Forced migration is an important contemporary topic due to recent major geopolitical changes that shape patterns of migration, dynamics of human mobility and international responses to refugee crises and other forms of displacement. The intersection of the spread of new wars and increased securitization of migration have led to greater numbers fleeing persecution, generalized violence and human rights violations, and millions of displaced people who are unable to return to their countries of origin or to settle elsewhere. Most countries in the world are affected by the past and current global crises as sending countries, as receiving countries and/or transit countries where the concern is not only the displaced generation but also future generations of children and families that may experience protracted insecurity, limited rights and poverty.
Is there one piece of research included in the book which surprised you both or challenged your previous understanding of the topic of forced migration?
What is most surprising are the similarities across the chapters which show reduced rights and increased precarity be it in the global north or global south, in rural or in urban areas and regardless of the stage of the refugee cycle. Forced migrants are labelled and treated as the unwanted to be repelled or contained and as the anomaly, which does not reflect numbers, history or the current global situation.
What is the most common misconception surrounding the topic of forced migration that you would both like to clear up?
That forced migrants are a problem to be expelled once they cross a border rather than a symptom of changing geopolitical dynamics and of the post-colonial world.
You both have written books around the theme of forced migration, what drew you both to this topic of study and why?
We both started off in refugee studies and were drawn to the area of research because it was a major global issue and one that was often marginalised in the mainstream academic disciplines. We both wanted to carry out research that we thought could make a difference, however small, and as a result both of us have a long standing engagement not only with academic research but also with policy and practice.

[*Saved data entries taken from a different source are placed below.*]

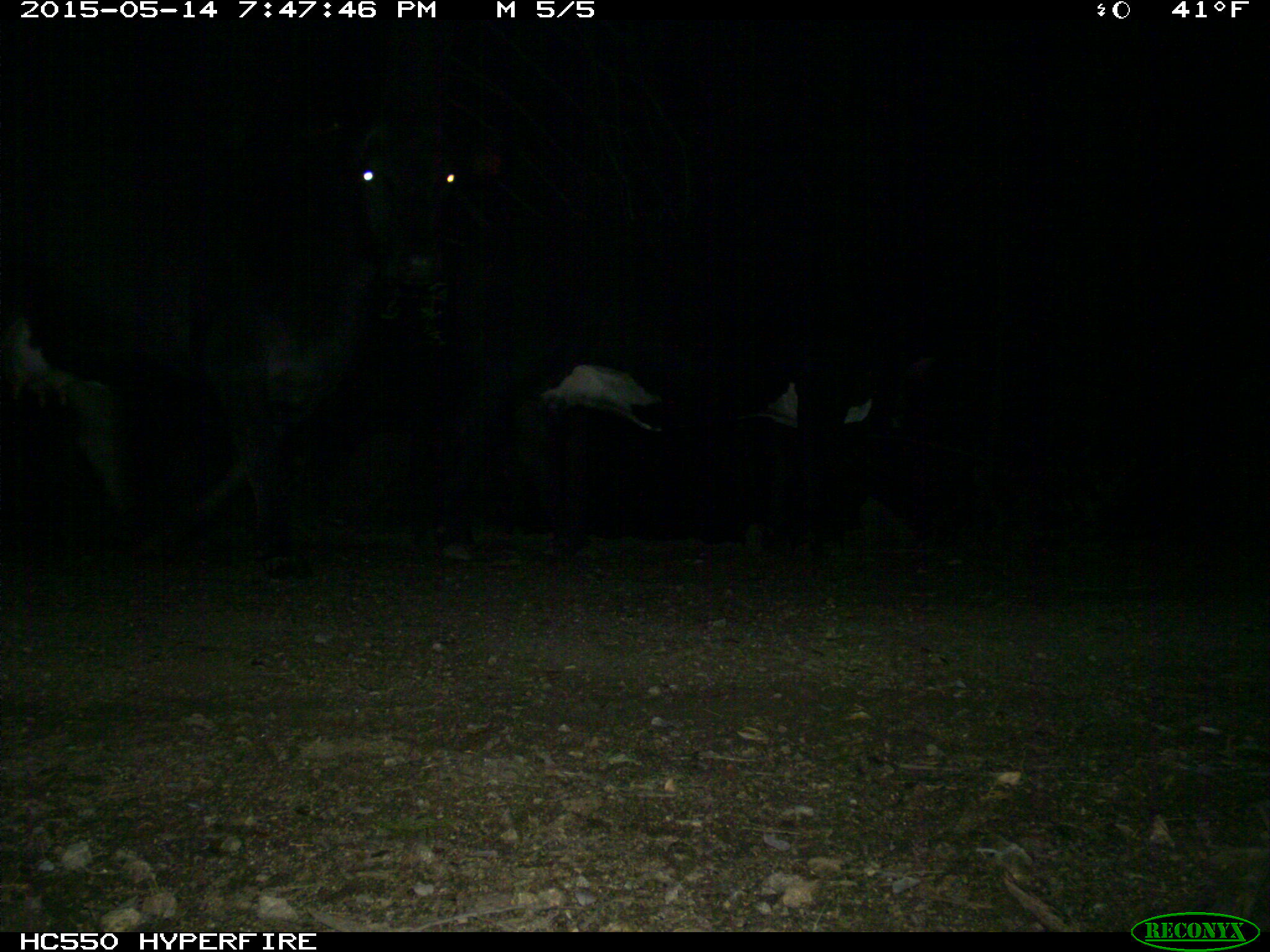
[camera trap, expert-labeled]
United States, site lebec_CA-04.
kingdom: Animalia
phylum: Chordata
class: Mammalia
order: Artiodactyla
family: Bovidae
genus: Bos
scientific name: Bos taurus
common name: domestic cow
Bos taurus (domestic cow).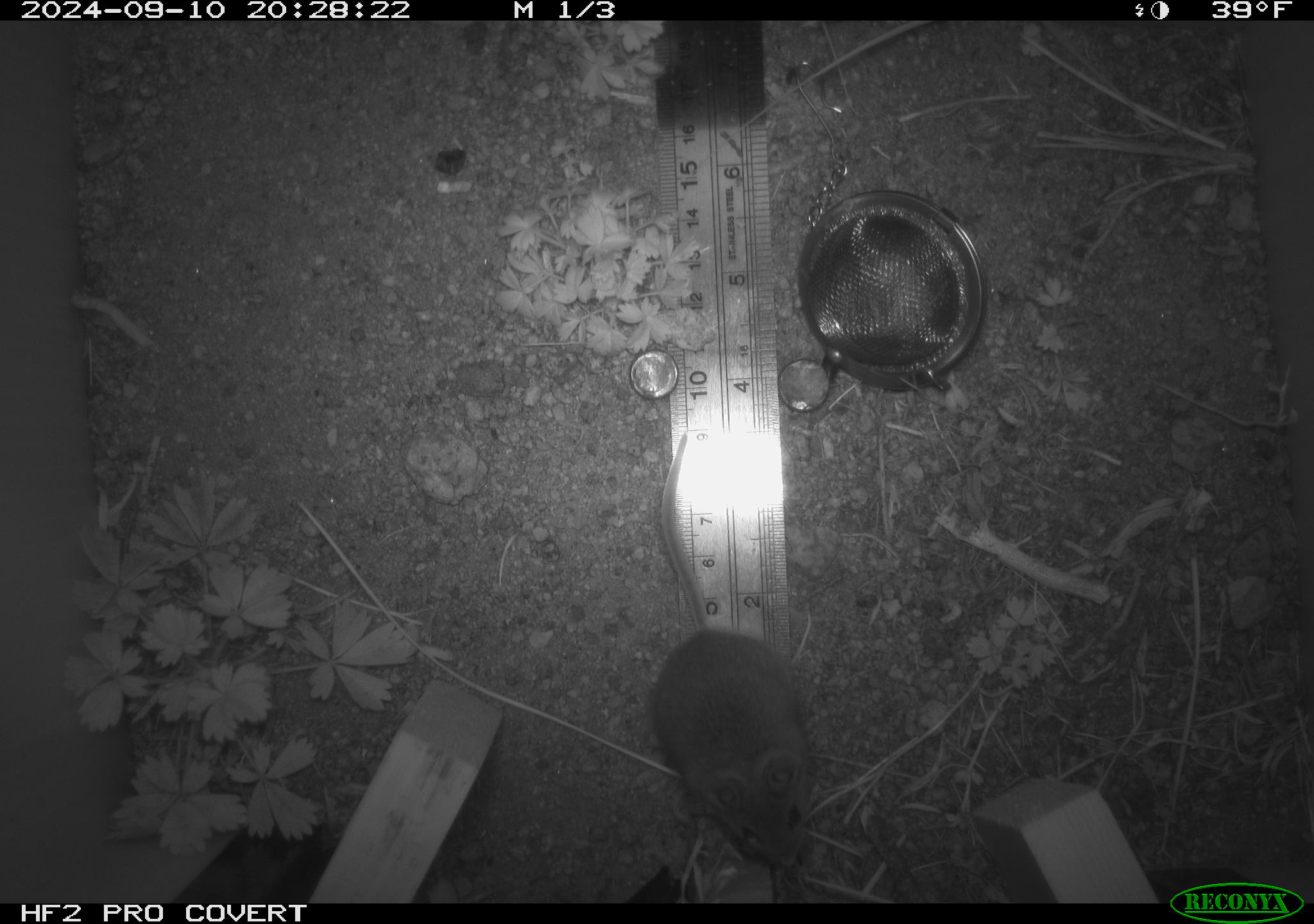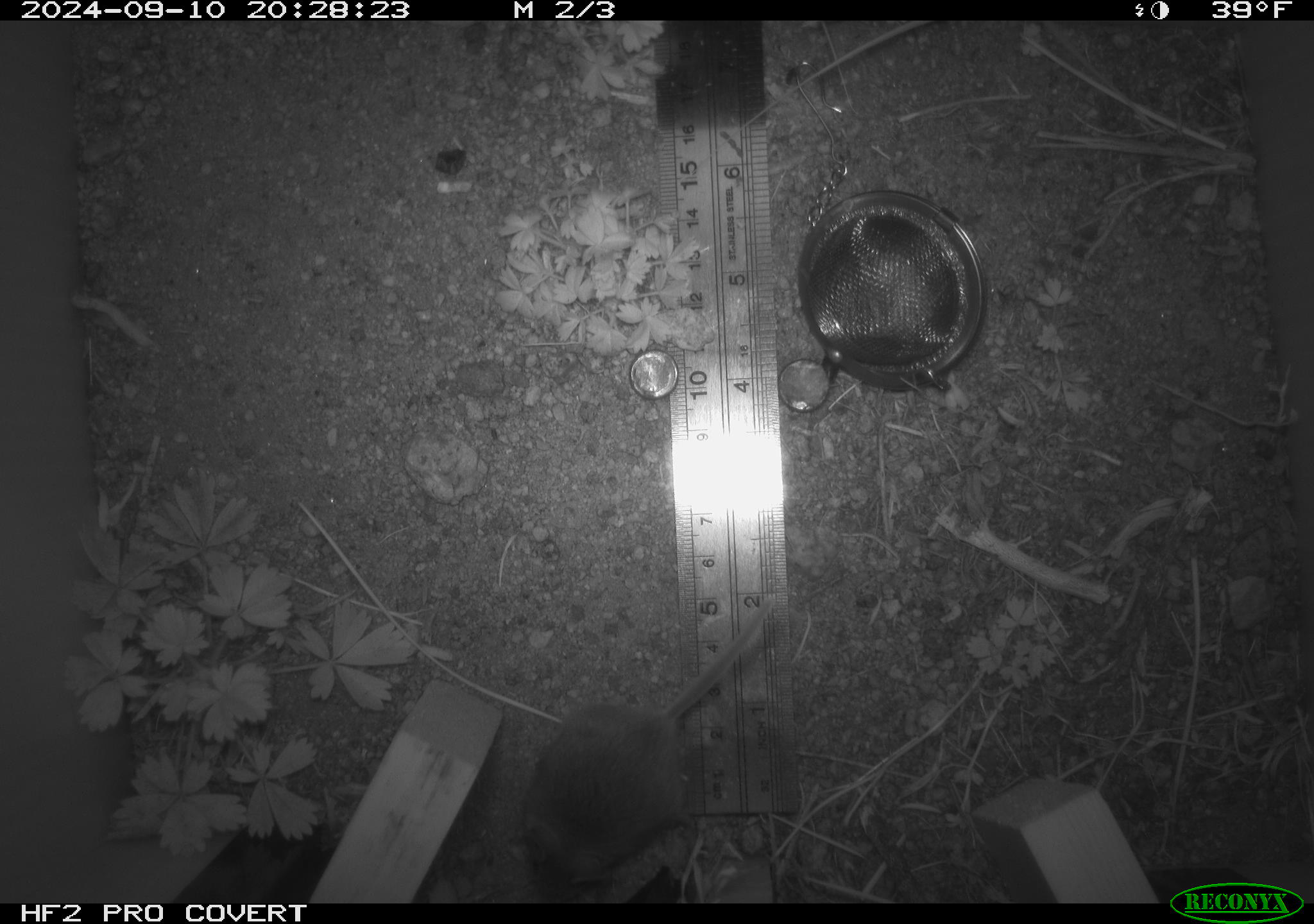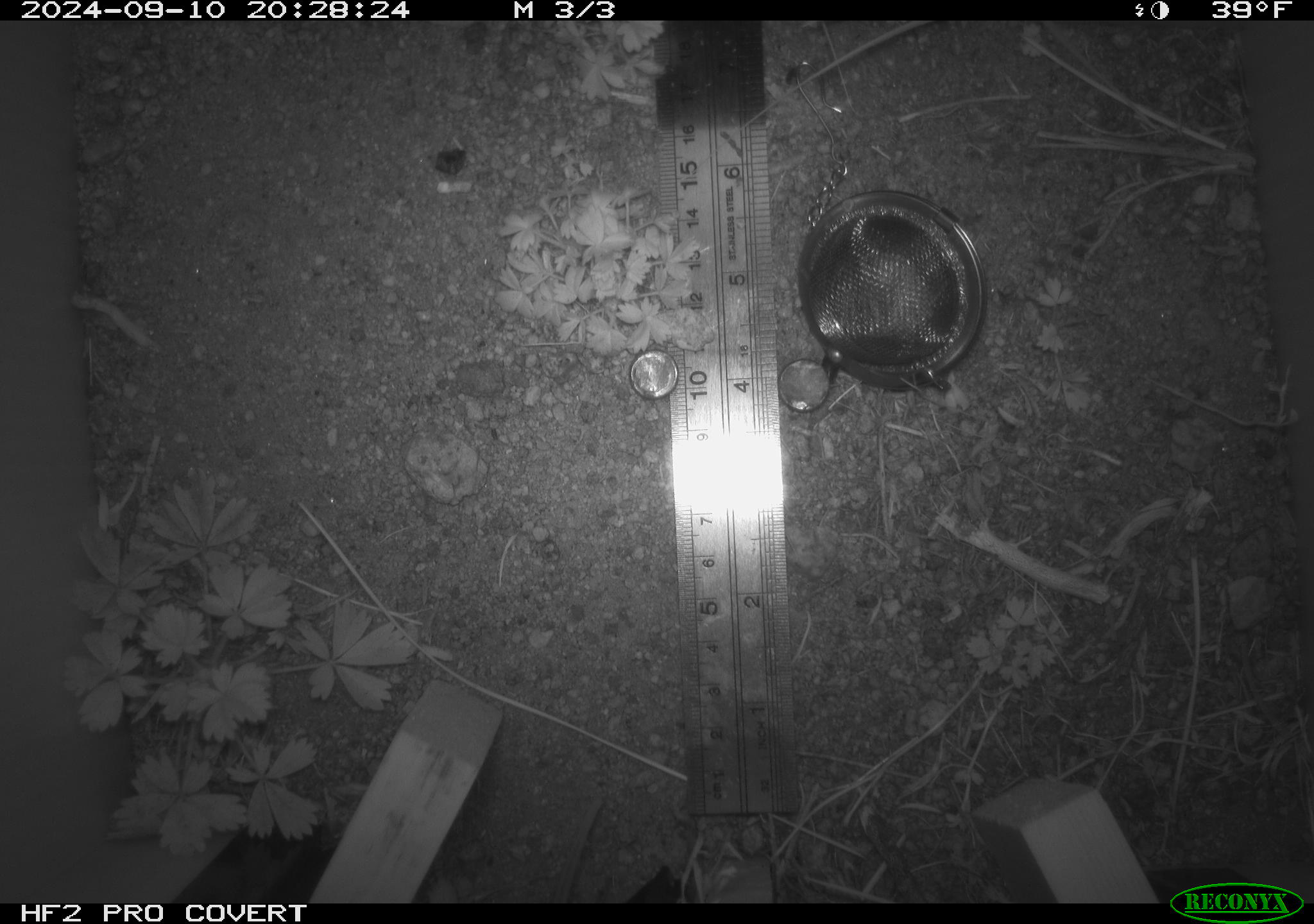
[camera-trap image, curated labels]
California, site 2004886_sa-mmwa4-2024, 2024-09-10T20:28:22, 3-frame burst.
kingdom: Animalia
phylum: Chordata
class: Mammalia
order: Rodentia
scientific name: Rodentia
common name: mouse species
Mouse species (Rodentia).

About Alice Bloch and Giorgia Dona
Alice Bloch is Professor of Sociology at the University of Manchester. She has researched and published extensively in the area of forced migration. Recent books include: Living on the Margins: Undocumented Migrants in a Global City (published by Policy Press and co-authored with Sonia McKay) and Sans Papiers: The Social and Economic Lives of Young Undocumented Migrants in the UK (published by Pluto Press and co-authored with Nando Sigona and Roger Zetter).
Giorgia Donà is Professor of Forced Migration at the University of East London co-director of the Centre for Migration, Refugees and Belonging and Fellow of the Higher Education Academy. She has researched and published extensively in the area of conflict and forced migration. Publications include Child and Youth Migration: Mobility-in-Migration in an Era of Globalisation (published by Palgrave Macmillan, co-edited with Angela Veale), Research Methodologies in Forced Migration, Special Issue for the Journal of Refugee Studies (with Eftihia Voutira), and Child and Youth Migration, Special Issue for the International Journal of Migration, Health and Social Care.